Teens & Social Media
"I like made this google document on all my rules and requirements on how to take a selfie. I take a lot of pictures, but don't judge, I take like 100 usually, or like 150, maybe 200 sometimes if I really can't get a right one."
That quote comes from a student in a documentary called #Being13 in the social media age. Here's another one from a different student:
"I definitely feel pressure to look perfect on Instagram. What goes through my mind as I'm posting a picture about myself is - I'm thinking, ˜What will people think of this? Are they going to approve? Are they going to think I'm ugly, are they going to think I'm pretty? I'm thinking all these things and I'm comparing myself to others."
Social media use is at an all time high and as a result more and more researchers are paying attention.
The Good, the Bad, & The Ugly
Scientists know that teenagers have an enlarged nucleus accumbens - the "reward" part of the brain. You'll never enjoy chocolate as much as an adult then you did as a teenager. It also makes them a tad more impulsive and a little less predictable.
What we're also finding out is that social media approval - likes, shares, comments, etc. Lights up the "reward" part of the brain. Meaning, in some ways, it's just as good as chocolate but a whole lot more quantifiable.
What starts as harmless sharing of experiences, adventures, likes and dislikes, can slowly morph into a manicured self image, approval seeking, semi-compulsive machine where students (and many adults) check social media to find out how people are reacting to the content they're posting.
The documentary #Being13 mentioned earlier asked why teens were going on social media and found out that:
- 61% of teens said they wanted to see if their online posts are getting likes and comments.
- 36% of teens said they wanted to see if their friends are doing things without them.
- 21% of teens said they wanted to make sure no one was saying mean things about them.
This also had a much more sinister side to it.
The study found that the more teens engaged in social media, the more distressed they became. Things escalated quickly. 8th grade students were sending nude photos, bullying, being bullied and saying things one doesn't feel comfortable repeating on a church blog post.
Why Faith Matters
Our greatest temptations tend to come from three sources: Appetite, Affirmation and Ambition. Some have used these to categorize Jesus' temptations in the desert.

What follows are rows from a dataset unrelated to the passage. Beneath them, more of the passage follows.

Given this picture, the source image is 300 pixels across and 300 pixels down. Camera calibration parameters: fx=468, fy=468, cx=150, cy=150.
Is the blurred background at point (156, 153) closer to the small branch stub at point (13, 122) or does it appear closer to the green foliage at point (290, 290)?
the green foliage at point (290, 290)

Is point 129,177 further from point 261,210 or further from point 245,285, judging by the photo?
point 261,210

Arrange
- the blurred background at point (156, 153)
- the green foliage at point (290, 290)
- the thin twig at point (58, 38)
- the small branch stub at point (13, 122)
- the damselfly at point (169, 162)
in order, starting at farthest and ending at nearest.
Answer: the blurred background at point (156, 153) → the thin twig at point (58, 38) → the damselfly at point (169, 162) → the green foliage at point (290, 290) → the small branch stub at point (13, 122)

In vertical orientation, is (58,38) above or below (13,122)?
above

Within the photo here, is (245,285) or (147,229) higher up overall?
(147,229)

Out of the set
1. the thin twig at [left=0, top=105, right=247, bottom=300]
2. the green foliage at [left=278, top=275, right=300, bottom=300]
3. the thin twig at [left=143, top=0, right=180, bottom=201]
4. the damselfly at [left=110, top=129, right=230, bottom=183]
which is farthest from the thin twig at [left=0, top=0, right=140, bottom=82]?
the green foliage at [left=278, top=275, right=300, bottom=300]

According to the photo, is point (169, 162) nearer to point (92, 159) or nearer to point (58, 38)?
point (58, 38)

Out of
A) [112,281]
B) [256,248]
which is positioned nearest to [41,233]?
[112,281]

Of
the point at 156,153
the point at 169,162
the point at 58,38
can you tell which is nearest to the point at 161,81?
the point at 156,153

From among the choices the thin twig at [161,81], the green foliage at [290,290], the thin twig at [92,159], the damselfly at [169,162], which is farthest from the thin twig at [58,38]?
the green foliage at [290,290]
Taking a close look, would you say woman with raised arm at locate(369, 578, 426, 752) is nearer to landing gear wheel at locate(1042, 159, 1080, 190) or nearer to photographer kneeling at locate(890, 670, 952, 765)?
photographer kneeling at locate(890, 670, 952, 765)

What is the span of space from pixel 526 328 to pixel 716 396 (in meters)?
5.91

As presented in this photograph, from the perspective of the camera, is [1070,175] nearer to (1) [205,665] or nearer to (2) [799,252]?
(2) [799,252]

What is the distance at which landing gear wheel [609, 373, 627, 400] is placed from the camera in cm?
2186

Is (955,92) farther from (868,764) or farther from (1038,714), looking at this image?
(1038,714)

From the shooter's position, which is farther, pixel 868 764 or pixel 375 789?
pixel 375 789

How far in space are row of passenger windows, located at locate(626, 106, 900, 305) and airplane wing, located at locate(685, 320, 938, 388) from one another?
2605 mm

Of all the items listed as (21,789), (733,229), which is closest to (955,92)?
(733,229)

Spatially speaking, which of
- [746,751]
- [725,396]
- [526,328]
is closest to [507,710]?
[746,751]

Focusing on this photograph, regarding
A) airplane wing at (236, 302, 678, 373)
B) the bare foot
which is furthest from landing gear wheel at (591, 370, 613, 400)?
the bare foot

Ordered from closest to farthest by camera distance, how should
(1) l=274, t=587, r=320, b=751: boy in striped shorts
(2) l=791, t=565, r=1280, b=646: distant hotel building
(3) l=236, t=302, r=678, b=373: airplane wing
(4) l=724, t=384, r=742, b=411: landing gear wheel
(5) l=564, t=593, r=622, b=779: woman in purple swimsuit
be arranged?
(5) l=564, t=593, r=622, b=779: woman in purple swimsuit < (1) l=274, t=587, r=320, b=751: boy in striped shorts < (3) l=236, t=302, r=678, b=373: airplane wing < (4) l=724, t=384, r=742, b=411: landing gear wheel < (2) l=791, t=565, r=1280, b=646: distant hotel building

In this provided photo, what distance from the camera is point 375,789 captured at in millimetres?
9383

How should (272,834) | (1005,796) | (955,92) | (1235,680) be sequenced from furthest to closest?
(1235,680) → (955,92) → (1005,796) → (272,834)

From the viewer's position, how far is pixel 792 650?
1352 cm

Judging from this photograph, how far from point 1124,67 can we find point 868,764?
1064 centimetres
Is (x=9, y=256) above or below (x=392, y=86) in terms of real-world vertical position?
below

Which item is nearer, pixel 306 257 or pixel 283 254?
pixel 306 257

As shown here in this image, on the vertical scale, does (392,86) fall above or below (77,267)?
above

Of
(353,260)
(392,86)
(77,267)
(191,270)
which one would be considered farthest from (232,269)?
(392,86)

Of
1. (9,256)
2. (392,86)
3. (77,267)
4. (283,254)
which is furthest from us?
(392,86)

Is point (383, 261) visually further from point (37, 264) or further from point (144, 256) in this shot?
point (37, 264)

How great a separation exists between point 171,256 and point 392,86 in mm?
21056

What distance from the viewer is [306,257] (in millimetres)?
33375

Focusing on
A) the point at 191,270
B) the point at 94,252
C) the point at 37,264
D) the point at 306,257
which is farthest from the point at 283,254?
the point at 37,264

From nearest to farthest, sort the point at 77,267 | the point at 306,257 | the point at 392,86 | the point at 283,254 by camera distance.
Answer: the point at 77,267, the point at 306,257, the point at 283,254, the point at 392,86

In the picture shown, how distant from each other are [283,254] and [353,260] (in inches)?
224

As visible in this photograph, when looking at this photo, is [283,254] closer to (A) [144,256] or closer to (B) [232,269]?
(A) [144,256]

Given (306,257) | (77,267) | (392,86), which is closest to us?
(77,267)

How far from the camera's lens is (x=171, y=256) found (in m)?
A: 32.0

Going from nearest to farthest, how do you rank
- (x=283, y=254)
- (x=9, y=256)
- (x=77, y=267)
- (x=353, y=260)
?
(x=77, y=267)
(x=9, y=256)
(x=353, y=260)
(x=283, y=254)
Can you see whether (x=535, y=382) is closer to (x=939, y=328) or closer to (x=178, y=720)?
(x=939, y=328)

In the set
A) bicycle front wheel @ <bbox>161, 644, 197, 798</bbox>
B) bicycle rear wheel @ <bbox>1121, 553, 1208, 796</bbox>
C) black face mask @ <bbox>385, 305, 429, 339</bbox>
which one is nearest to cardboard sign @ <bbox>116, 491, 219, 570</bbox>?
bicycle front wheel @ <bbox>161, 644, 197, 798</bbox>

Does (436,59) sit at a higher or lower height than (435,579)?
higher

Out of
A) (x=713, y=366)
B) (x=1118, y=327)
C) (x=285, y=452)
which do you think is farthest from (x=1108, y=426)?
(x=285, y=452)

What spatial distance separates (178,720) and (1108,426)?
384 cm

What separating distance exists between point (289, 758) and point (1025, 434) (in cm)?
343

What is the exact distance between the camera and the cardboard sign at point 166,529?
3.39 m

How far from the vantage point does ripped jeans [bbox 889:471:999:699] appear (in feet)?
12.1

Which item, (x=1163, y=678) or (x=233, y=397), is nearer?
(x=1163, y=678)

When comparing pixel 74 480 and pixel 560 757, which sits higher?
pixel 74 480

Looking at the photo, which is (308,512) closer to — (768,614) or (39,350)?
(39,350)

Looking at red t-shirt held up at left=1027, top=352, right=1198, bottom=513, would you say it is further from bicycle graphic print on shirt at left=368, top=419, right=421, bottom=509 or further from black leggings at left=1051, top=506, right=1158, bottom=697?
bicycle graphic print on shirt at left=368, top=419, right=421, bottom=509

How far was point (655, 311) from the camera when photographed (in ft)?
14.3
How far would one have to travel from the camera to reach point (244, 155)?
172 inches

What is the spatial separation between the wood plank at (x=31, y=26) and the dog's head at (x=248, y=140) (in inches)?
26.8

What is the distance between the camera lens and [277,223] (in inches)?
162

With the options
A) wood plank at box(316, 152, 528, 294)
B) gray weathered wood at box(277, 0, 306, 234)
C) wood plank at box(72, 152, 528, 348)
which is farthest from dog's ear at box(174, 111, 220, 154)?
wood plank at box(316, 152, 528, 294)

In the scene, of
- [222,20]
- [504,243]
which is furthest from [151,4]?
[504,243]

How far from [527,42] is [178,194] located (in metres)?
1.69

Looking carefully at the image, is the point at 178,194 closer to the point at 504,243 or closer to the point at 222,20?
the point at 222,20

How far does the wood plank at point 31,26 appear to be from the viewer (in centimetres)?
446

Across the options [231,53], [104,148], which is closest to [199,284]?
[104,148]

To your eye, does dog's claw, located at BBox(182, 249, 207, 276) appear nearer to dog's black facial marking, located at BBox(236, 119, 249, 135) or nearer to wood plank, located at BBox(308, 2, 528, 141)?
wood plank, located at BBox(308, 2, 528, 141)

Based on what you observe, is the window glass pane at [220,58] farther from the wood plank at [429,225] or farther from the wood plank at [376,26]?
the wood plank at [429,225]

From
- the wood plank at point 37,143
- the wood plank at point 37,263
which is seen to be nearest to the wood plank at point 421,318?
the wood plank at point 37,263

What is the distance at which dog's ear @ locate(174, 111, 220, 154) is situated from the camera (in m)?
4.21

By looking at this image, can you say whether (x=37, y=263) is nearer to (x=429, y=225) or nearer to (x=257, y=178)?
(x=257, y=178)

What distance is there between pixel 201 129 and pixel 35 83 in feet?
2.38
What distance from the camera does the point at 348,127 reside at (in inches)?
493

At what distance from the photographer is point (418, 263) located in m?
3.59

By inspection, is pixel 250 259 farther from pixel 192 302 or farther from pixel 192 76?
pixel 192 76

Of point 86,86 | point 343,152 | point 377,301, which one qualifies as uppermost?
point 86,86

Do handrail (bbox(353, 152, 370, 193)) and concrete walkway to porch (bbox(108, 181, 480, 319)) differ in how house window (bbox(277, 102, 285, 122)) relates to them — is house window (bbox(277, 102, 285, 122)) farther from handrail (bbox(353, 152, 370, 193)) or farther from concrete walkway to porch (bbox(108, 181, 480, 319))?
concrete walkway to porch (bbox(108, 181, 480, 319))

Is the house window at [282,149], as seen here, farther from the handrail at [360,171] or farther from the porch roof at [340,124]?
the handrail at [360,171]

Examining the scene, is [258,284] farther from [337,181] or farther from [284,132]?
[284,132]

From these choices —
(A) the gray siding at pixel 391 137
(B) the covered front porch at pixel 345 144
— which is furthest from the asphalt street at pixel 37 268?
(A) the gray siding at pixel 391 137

In God, all of our needs are filled. Whatever we desire, whatever we're tempted with - we find their most beautiful and perfect form in God. He is the source of all that is good. So much so that Paul tells us that the secret to being content in every situation is Christ and He gives us the strength to find our contentment in Him - whether we have a lot or a little.
Paul, in a letter written to the Galatians says, "Am I now trying to win the approval of human beings, or of God? Or am I trying to please people? If I were still trying to please people, I would not be a servant of Christ."
In other words, Christians are freed from finding their approval in others. A not only that but often times following Christ may mean that you'll earn the disapproval of others:
18 “If the world hates you, remember that it hated me first. 19 The world would love you as one of its own if you belonged to it, but you are no longer part of the world. I chose you to come out of the world, so it hates you. 20 Do you remember what I told you? ‘A slave is not greater than the master.’ Since they persecuted me, naturally they will persecute you. And if they had listened to me, they would listen to you. 21 They will do all this to you because of me, for they have rejected the one who sent me.
In other words, Christians should expect to be unpopular but it won't matter because our approval comes from God and God alone.
Obsessively honing our social media image in an effort to garner likes is probably a symptom of a sin-sick soul.
What You Can Do About It
Pay Attention/Be Involved
#Being13 also studied parents of the participating teens. Almost all parents -- 94% -- underestimated the amount of fighting happening over social media. Despite that finding, parents that tried to keep a close eye on their child's social media accounts had a profound effect on their child's psychological well-being.
"Parent monitoring effectively erased the negative effects of online conflicts," Faris said.
Take Your Teen to Church
Seriously, it's a great place to learn that nothing can separate them from the love of God. It's also a great place for students to be surrounded by people who know they're loved and valuable because they're made in the image of God.